The RCCA teams include Naval Air Systems Command engineers, as well as instructor pilots, independent doctors and scientists, along with support from dozens of other subject matter experts, the Navy said.
"The Naval Aviation Enterprise took this very seriously and went through a rigorous process featuring an independent review by doctors, physiologists and toxicologists that determined definitively that contamination is not the cause of PE," said Capt. Todd St. Laurent, program manager of the Naval Undergraduate Flight Training Systems Program Office.
In 2017, the Navy briefly grounded the T-45C Goshawk after incidents.
A group of more than 100 Navy pilot instructors refused to fly the Goshawk trainer aircraft due to safety concerns.
In October that year, a military training jet crashed in a remote area of Tennessee after the grounding was lifted. The T-45C that crashed had the CRU-123 oxygen monitoring system installed as part of a fix for the previous issues with the oxygen system.
Another Navy team is conducting research on detecting symptoms associated with rapid pressure fluctuations in military jets.
Naval Surface Warfare Center Panama City Division's Fluctuating Altitude Simulation Technology team recently delivered an aircraft cabin simulator system to the Navy Experimental Diving Unit for their use conducting human subject research in Panama City, Fla.

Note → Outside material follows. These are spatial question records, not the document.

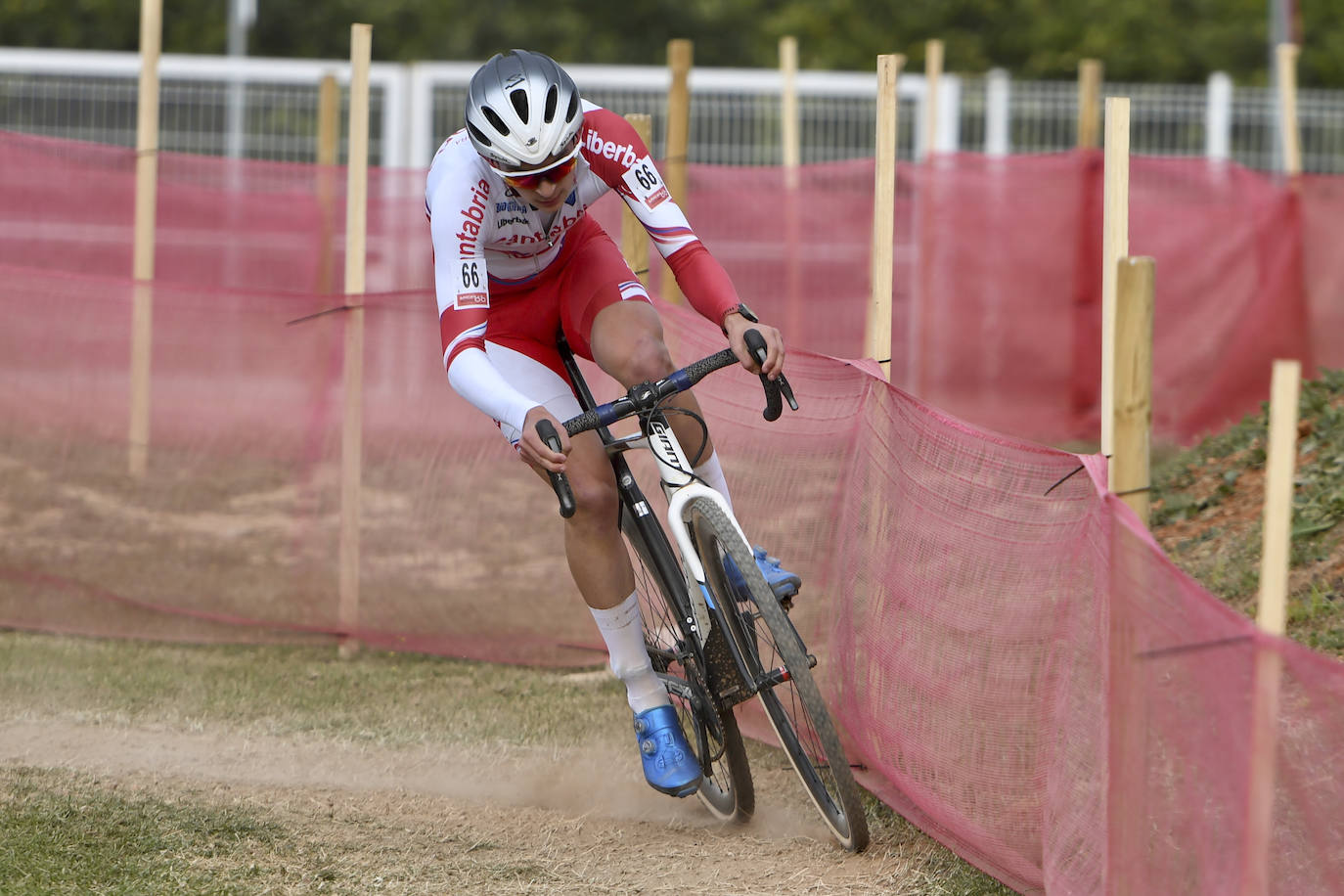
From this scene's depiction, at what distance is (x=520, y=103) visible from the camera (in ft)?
14.5

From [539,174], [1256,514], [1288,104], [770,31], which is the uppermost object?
[770,31]

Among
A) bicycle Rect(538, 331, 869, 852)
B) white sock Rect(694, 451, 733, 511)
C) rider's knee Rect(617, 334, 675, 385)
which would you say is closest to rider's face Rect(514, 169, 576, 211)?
rider's knee Rect(617, 334, 675, 385)

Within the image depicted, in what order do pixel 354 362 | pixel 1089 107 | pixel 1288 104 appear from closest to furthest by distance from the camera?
pixel 354 362, pixel 1288 104, pixel 1089 107

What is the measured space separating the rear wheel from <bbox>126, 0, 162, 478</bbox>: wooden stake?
3133 mm

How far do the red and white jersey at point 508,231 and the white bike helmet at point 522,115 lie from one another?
268 millimetres

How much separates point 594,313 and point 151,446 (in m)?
3.01

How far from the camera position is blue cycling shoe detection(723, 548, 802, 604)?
170 inches

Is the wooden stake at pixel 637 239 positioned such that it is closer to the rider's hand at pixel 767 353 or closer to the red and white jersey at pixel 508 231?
the red and white jersey at pixel 508 231

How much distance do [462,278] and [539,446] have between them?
731 millimetres

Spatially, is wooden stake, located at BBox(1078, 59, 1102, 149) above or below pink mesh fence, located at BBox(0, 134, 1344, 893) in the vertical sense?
above

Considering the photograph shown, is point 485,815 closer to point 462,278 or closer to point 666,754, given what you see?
point 666,754

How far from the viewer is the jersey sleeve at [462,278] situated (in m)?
4.63

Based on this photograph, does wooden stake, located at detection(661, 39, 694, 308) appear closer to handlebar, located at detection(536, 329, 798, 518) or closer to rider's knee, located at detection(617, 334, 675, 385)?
rider's knee, located at detection(617, 334, 675, 385)

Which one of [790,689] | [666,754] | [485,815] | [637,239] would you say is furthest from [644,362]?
[637,239]
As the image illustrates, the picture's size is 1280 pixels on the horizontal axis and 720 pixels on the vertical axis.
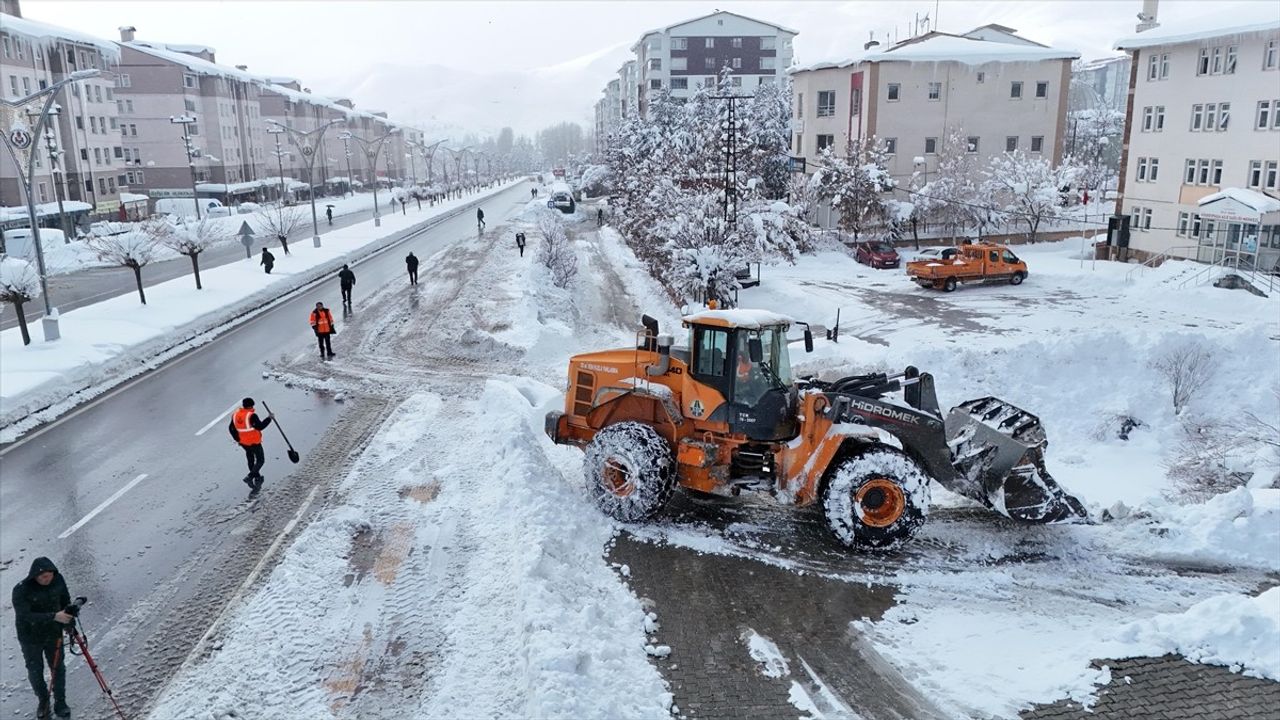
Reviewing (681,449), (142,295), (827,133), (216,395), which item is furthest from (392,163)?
(681,449)

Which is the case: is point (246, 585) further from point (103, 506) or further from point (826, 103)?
point (826, 103)

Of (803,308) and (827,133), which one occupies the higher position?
(827,133)

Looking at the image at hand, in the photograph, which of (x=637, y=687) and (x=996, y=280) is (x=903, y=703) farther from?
(x=996, y=280)

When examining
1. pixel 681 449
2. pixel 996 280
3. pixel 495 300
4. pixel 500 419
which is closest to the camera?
pixel 681 449

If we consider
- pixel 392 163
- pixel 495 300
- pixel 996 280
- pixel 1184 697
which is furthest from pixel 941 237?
pixel 392 163

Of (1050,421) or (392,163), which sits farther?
(392,163)

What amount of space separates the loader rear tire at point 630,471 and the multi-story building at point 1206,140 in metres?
28.7

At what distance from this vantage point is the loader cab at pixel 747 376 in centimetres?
1049

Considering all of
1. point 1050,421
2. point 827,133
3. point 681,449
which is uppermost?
point 827,133

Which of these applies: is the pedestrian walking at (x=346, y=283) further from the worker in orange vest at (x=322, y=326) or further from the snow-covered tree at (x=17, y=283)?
the snow-covered tree at (x=17, y=283)

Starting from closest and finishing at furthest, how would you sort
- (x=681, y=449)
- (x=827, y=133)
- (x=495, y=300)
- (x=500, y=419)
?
(x=681, y=449), (x=500, y=419), (x=495, y=300), (x=827, y=133)

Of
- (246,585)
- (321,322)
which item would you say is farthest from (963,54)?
(246,585)

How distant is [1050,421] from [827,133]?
38.1 metres

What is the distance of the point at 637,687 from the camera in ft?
23.7
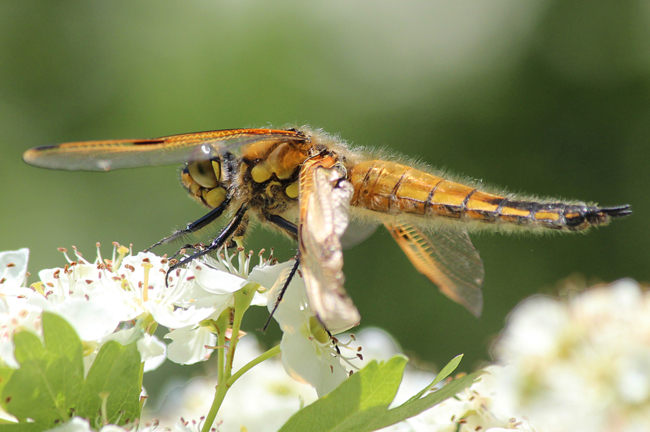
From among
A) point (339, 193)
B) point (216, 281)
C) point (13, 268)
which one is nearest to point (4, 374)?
point (216, 281)

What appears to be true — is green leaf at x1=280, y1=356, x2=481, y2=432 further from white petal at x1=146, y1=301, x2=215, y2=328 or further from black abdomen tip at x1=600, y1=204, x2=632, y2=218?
black abdomen tip at x1=600, y1=204, x2=632, y2=218

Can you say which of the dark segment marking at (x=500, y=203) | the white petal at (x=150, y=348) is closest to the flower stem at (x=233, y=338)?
the white petal at (x=150, y=348)

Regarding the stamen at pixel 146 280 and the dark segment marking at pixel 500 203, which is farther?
the dark segment marking at pixel 500 203

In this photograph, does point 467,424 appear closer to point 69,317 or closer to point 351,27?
point 69,317

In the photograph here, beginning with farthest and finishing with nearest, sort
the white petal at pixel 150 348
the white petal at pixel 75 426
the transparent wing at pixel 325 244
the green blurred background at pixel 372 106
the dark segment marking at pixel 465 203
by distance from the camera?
the green blurred background at pixel 372 106 < the dark segment marking at pixel 465 203 < the white petal at pixel 150 348 < the transparent wing at pixel 325 244 < the white petal at pixel 75 426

"The purpose of the FAST system is to characterize the symptoms associated with rapid pressure fluctuation, and determine what symptoms may be most closely associated with PE," Navy research psychologist Lt. Jenna Jewell said in a news release. "This information allows us to conduct future research that can be more targeted, including focusing on specific symptoms and adding in factors present in the cockpit."
Before simulated flight, participants are examined to determine inner ear function, retinal tracking, and a neurocognitive exam. Participants then enter the FAST chamber and fly one of three predetermined flight patterns.
The vital statistics are tracked constantly during the flight, and a Doppler ultrasound test is conducted at four times to determine if venous gas bubbles are present in each participant's heart. Retinal function is tested mid-flight.
After the flight, participants undergo the same pre-flight testing to determine if there are any changes in physiological or neurocognitive performance from the rapid pressure fluctuations experienced during simulated flight.
"This study is the first-of-its-kind human subject research investigating PEs plaguing naval aviators by replicating the cabin pressure fluctuations observed in the fleet," NEDU research physiologist Lt. Travis Doggett said.
"The FAST system, coupled with the manned testing, will provide Navy leadership vital information needed to help solve the Chief of Naval Operations number one aviation safety concern -- impacting the Navy's ability to operate safely in the airspace of its choosing, without physiological hindrance."